Am 11.03.2013 um 16:54 schrieb John Morris:

>  I'm worried about the published license.  As it stands, we won't
> be able to get this code into the big distributions.
> 
> The distros' lawyers look at the published license, as included in or
> pointed to by the software.  They won't consider a separate license
> granted in a mailing list thread.

This looks like an important goal for the relicensing effort to me which I 
hadnt thought of initially.

It hasnt been tried afaict, but it looks even more realistic when we achieve 
the universal binary build which should simplify distribution logistics 
substantially.

>> P.S. We are bound by the warranty, anti-tivoization, patent, and other
>> terms of the (L)GPLv3 if we use 0MQ.
> 
> This essentially says that we're relicensing LCNC.  The existing
> GPLv2-only license says that linked libraries must be 'conveyed' under
> GPLv2.  GPLv2 doesn't mention these restrictions, and explicitly states
> that no additional restrictions may be applied.  Some LCNC contributor
> could try to sue if the project released binaries.  Of course I don't
> see this happening in real life (and they'd have to show damages if it
> really did happen, something else I don't see), but I can guarantee the
> lawyers will point this out if LCNC is packaged for the big distros.

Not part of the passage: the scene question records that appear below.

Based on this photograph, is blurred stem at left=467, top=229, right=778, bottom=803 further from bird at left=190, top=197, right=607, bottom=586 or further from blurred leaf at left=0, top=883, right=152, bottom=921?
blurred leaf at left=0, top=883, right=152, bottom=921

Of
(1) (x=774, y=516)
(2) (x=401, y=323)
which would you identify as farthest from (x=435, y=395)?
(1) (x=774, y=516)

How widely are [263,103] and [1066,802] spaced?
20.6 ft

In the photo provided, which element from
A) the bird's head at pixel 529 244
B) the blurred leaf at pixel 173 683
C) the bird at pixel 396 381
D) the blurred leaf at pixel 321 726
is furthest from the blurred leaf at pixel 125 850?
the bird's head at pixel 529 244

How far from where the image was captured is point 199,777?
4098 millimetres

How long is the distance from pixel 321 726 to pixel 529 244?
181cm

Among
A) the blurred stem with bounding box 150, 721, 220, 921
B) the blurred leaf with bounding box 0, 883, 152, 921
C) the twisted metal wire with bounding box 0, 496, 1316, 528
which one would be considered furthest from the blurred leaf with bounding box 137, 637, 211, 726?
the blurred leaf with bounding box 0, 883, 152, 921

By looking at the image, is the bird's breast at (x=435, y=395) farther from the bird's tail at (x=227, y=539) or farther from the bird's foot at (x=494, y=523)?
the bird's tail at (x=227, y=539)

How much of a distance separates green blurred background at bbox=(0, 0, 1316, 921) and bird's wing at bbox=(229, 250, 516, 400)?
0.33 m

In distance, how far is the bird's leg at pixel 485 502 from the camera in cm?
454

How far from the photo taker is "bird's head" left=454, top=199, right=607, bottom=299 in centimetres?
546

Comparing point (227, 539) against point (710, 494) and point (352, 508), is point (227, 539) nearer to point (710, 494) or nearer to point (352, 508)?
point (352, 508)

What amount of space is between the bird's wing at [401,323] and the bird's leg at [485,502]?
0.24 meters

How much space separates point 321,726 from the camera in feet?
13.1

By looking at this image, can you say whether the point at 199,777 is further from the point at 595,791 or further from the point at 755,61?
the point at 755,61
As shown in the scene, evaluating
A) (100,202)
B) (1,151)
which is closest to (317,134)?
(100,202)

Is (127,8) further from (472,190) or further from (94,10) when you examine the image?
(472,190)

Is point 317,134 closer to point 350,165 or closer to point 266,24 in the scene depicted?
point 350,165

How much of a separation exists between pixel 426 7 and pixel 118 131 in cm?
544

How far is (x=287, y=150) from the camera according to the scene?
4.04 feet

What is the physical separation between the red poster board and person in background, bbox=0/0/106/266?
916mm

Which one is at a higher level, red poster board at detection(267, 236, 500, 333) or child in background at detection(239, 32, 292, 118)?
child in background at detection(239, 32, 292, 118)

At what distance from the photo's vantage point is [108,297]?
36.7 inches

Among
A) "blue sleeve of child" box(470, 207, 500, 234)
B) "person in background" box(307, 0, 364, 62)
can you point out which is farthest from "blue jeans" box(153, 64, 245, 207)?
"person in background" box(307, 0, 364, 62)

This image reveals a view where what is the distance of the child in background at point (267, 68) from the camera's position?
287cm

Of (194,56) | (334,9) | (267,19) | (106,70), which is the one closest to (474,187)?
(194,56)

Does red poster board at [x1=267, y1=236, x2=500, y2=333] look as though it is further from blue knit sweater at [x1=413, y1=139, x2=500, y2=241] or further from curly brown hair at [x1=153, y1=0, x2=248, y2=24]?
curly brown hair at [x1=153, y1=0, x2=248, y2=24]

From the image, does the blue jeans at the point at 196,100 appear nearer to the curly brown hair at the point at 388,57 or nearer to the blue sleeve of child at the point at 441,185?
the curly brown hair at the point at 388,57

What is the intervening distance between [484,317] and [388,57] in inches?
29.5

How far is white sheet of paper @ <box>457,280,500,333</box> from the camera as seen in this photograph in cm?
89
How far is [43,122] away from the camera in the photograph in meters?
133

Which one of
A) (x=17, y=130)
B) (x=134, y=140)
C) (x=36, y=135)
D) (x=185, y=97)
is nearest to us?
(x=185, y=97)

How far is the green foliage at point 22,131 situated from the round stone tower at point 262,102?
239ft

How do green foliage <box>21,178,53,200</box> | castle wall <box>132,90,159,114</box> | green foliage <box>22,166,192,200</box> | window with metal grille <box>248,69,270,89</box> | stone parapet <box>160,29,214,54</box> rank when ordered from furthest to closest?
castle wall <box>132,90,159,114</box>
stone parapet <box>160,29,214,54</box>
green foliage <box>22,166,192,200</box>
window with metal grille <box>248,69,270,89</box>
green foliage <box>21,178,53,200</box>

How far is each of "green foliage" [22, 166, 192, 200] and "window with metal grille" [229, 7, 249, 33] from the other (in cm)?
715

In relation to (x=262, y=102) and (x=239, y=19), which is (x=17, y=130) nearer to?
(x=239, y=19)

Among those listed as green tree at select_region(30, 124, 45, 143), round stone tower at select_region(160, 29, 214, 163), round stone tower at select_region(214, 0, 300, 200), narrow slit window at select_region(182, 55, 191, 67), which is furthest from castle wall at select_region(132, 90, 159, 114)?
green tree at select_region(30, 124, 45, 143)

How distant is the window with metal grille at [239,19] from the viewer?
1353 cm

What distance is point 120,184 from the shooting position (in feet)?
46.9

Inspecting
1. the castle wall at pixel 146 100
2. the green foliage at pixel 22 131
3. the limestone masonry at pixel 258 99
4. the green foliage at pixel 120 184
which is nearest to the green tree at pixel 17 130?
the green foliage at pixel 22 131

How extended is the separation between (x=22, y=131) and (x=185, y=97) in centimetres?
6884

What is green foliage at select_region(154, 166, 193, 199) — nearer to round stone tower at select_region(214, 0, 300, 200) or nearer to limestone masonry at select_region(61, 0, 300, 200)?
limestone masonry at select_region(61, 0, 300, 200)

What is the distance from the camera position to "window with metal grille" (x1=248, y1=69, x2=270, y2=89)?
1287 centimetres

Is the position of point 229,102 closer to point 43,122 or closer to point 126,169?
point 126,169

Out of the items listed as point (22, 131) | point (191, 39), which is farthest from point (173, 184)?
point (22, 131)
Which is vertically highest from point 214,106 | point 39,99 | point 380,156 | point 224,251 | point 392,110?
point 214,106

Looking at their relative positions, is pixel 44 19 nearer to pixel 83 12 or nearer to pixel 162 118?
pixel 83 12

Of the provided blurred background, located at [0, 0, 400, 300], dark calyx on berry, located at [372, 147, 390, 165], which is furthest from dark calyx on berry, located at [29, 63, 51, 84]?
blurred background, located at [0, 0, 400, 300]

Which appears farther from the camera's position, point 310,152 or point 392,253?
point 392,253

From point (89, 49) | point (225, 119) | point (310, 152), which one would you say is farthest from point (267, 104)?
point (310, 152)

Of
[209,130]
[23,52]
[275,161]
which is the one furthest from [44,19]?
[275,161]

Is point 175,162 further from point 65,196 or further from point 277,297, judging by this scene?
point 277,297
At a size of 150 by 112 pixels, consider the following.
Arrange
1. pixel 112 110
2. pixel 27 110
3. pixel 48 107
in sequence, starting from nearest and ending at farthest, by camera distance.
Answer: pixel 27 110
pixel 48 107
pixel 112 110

Would this then be the 'lazy lawyer' requirement?

- "licenses published with LinuxCNC must be compatible with all dependent 
packages 'prima facie', that is without studying further license arrangements 
not specifically spelled out in the published licenses per se"

it would translate into something like this statement:

"The license(s) applicable to the LinuxCNC code is/are here: <link(s)>"
"The dependent package licenses are here: <links>"
"According to compatibility matrix entries <links>, these are compatible."